**Exercise directions:** Your answer should consist of every line in the records that holds "west".

++++++++++++++++++++

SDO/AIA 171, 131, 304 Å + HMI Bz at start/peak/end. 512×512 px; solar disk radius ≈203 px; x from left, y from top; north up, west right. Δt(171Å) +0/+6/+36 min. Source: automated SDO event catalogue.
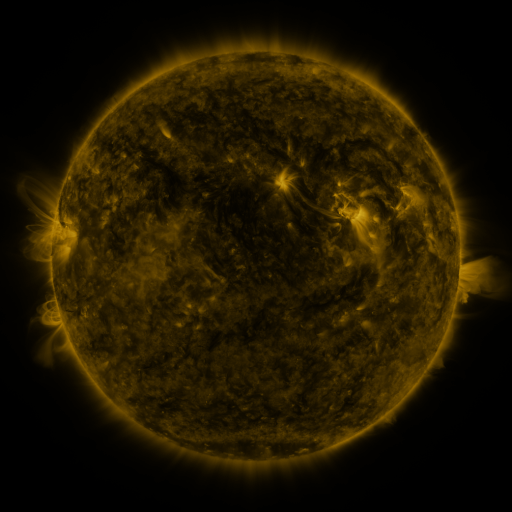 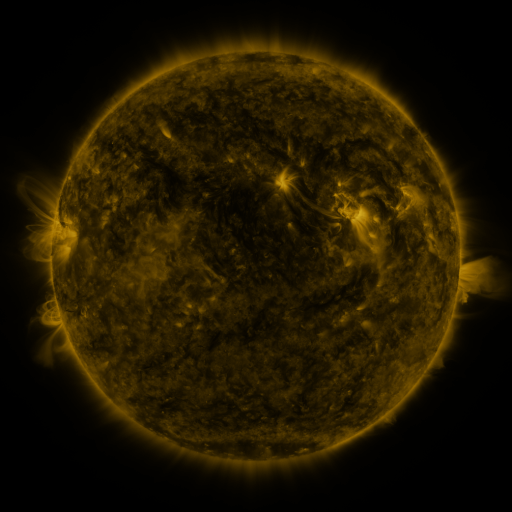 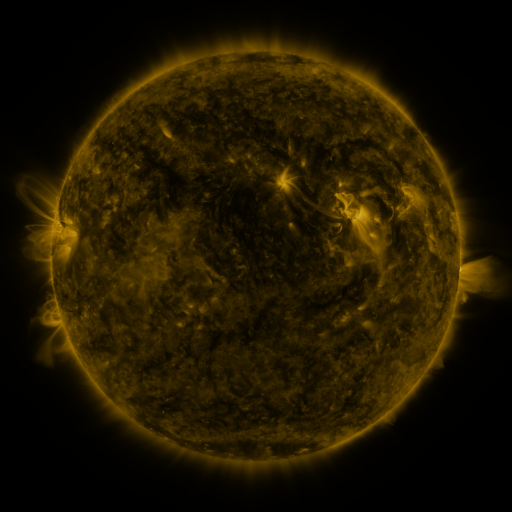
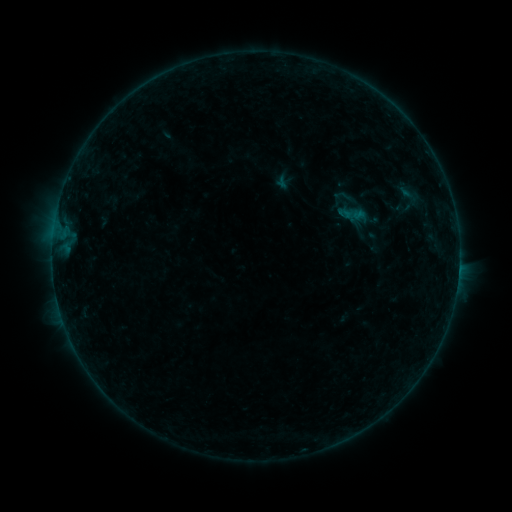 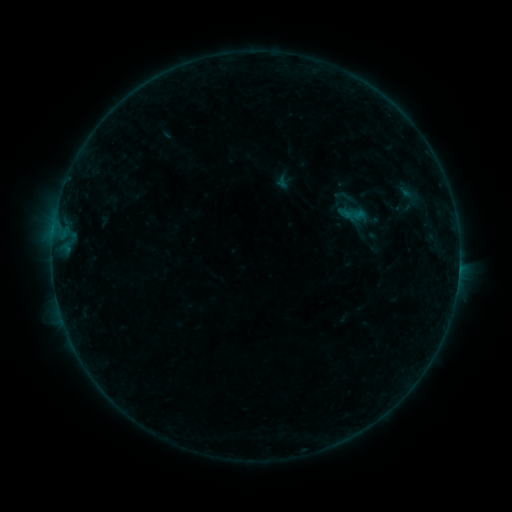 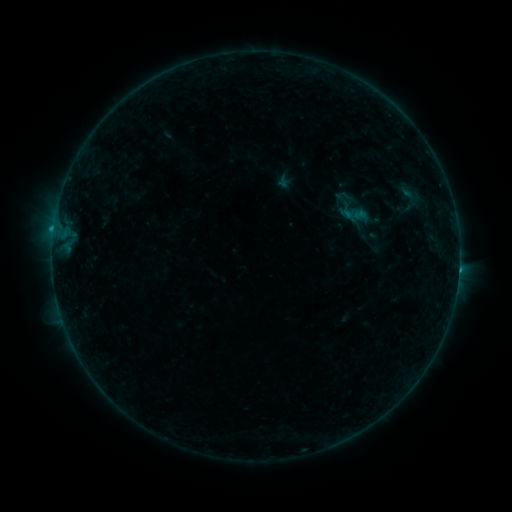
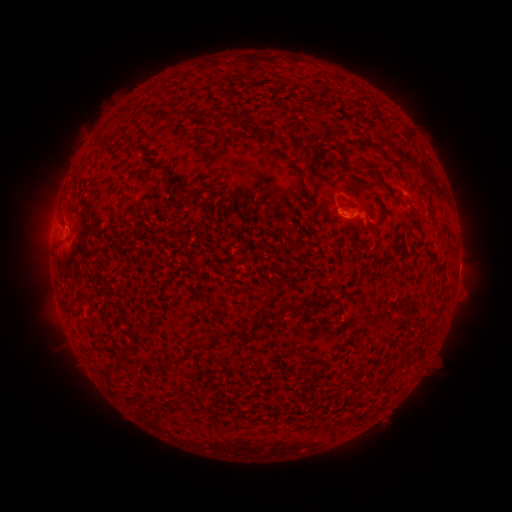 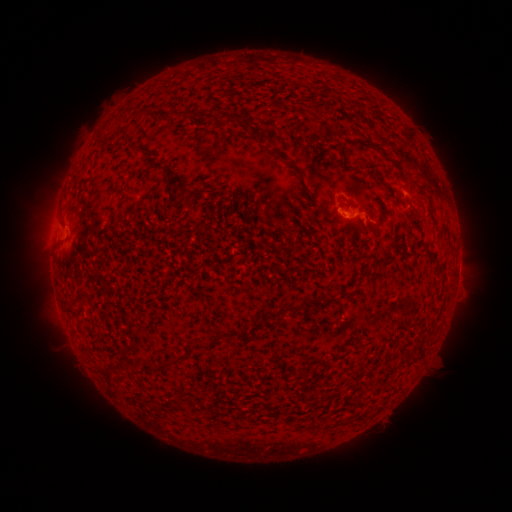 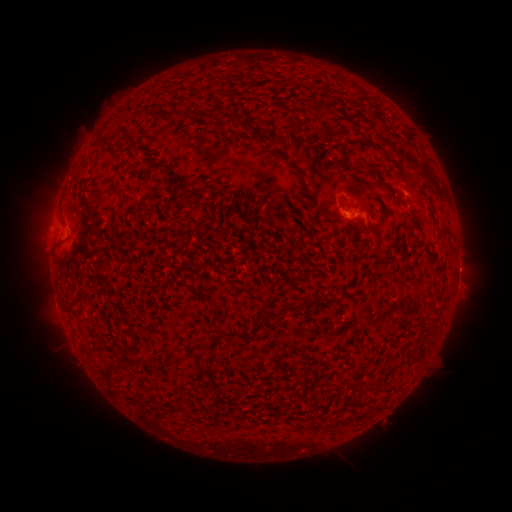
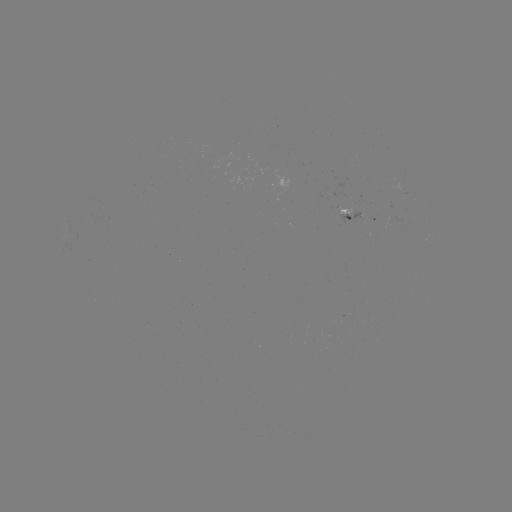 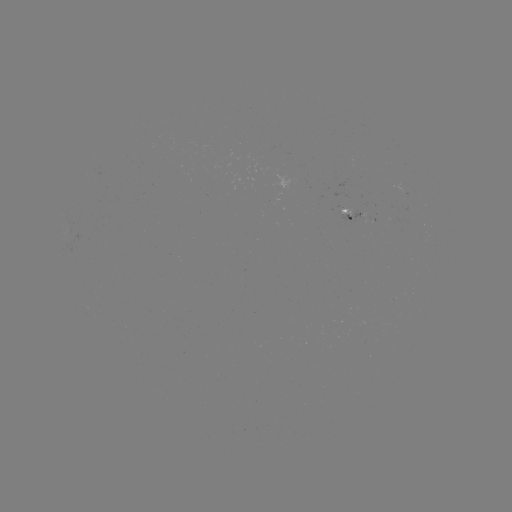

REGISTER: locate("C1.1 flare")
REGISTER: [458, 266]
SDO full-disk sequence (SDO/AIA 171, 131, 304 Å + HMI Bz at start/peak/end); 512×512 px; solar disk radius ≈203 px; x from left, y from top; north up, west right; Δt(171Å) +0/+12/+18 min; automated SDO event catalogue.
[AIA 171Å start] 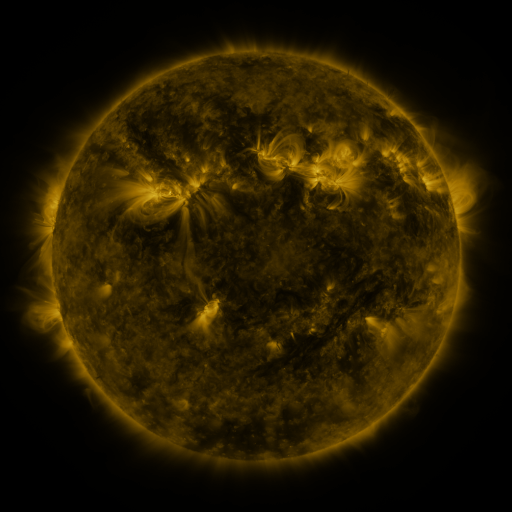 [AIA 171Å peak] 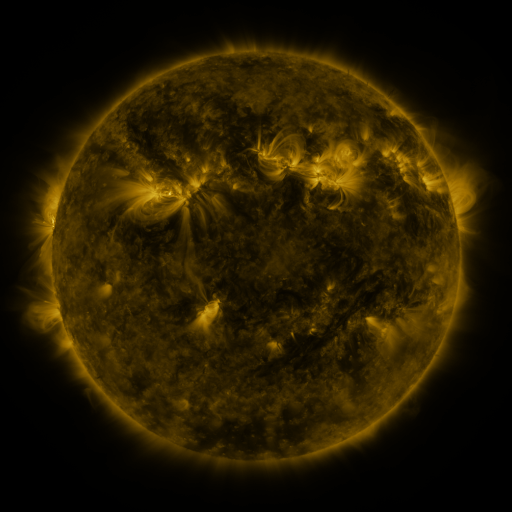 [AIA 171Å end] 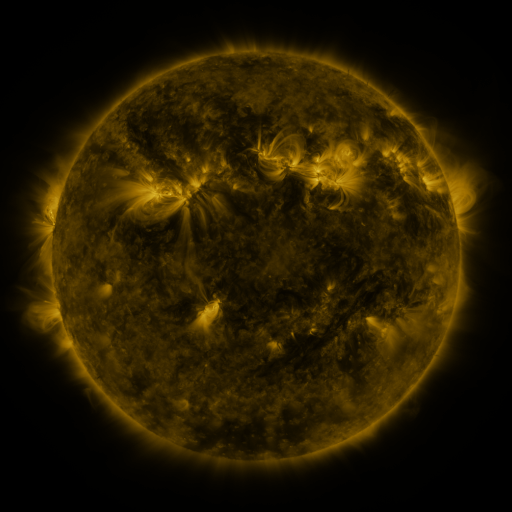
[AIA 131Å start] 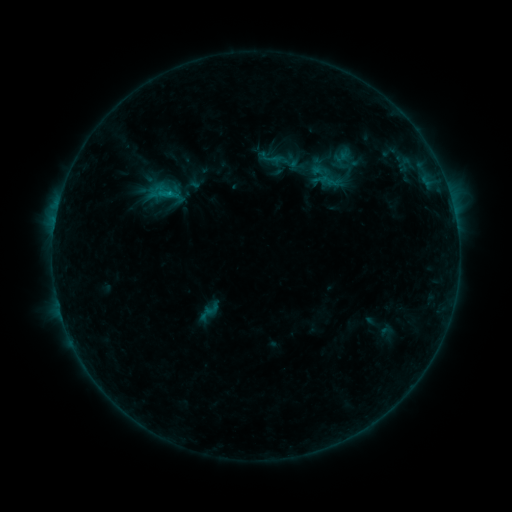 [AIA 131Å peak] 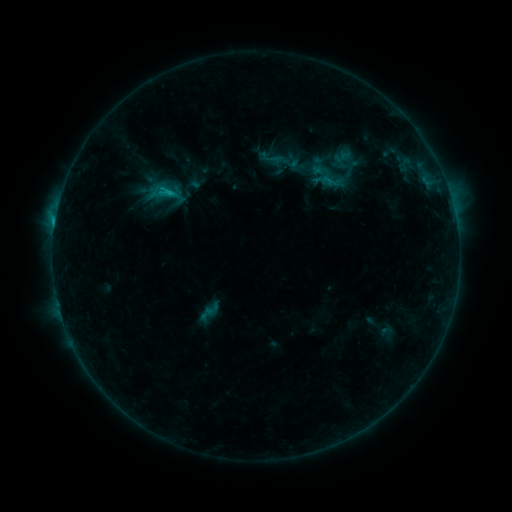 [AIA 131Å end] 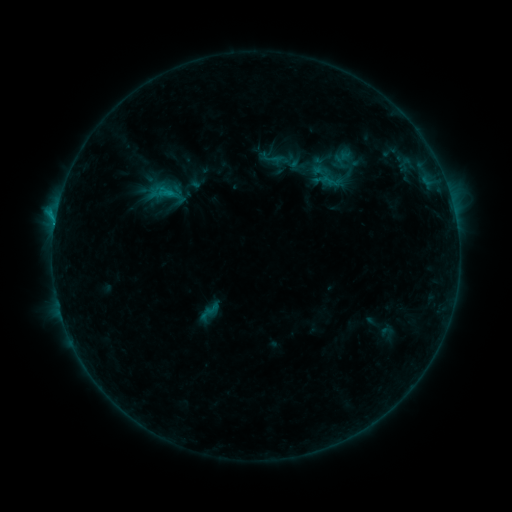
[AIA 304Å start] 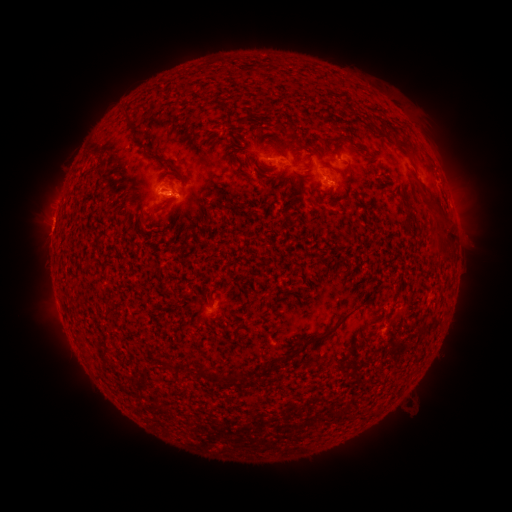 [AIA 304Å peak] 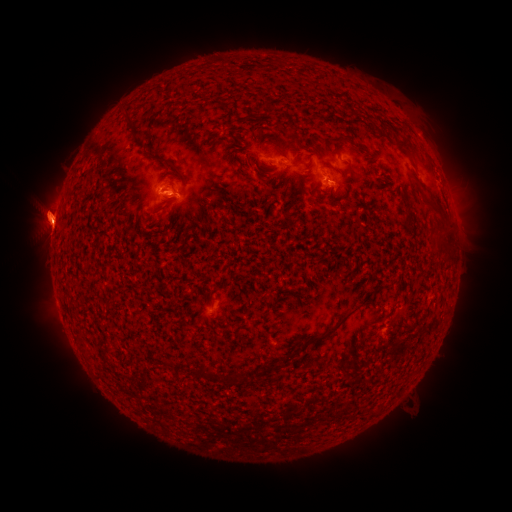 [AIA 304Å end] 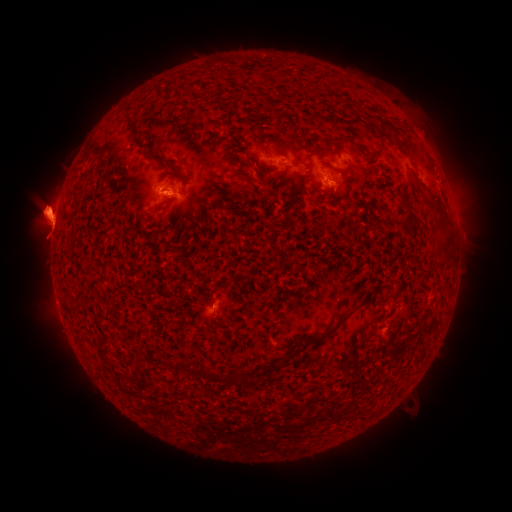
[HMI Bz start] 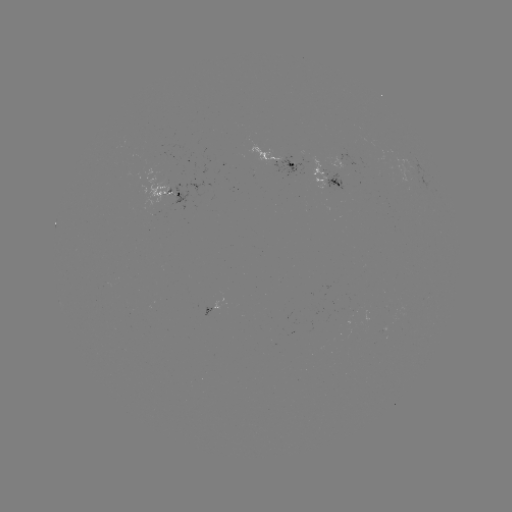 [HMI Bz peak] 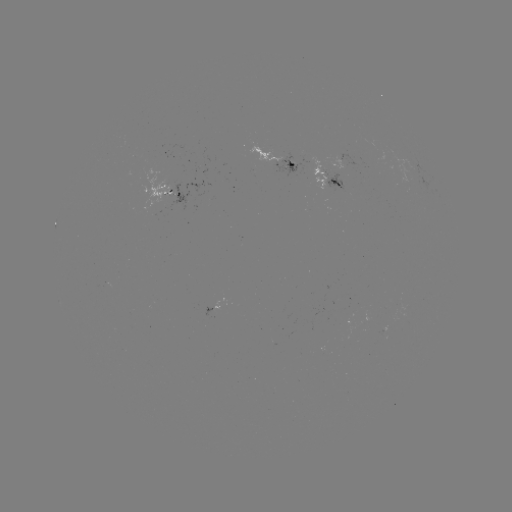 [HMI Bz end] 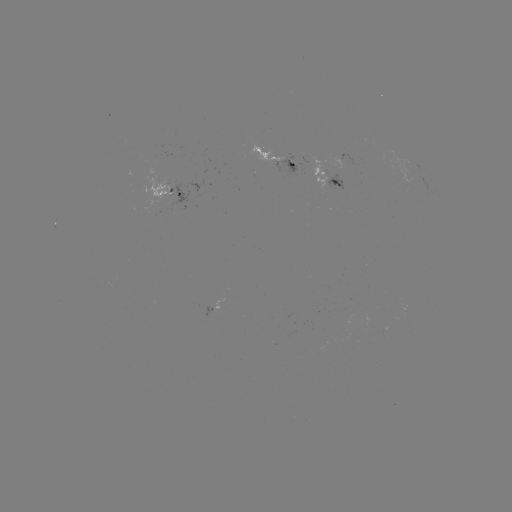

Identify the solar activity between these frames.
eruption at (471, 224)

++++++++++++++++++++

**Response:**
SDO/AIA 171, 131, 304 Å + HMI Bz at start/peak/end. 512×512 px; solar disk radius ≈203 px; x from left, y from top; north up, west right. Δt(171Å) +0/+6/+36 min. Source: automated SDO event catalogue.
SDO full-disk sequence (SDO/AIA 171, 131, 304 Å + HMI Bz at start/peak/end); 512×512 px; solar disk radius ≈203 px; x from left, y from top; north up, west right; Δt(171Å) +0/+12/+18 min; automated SDO event catalogue.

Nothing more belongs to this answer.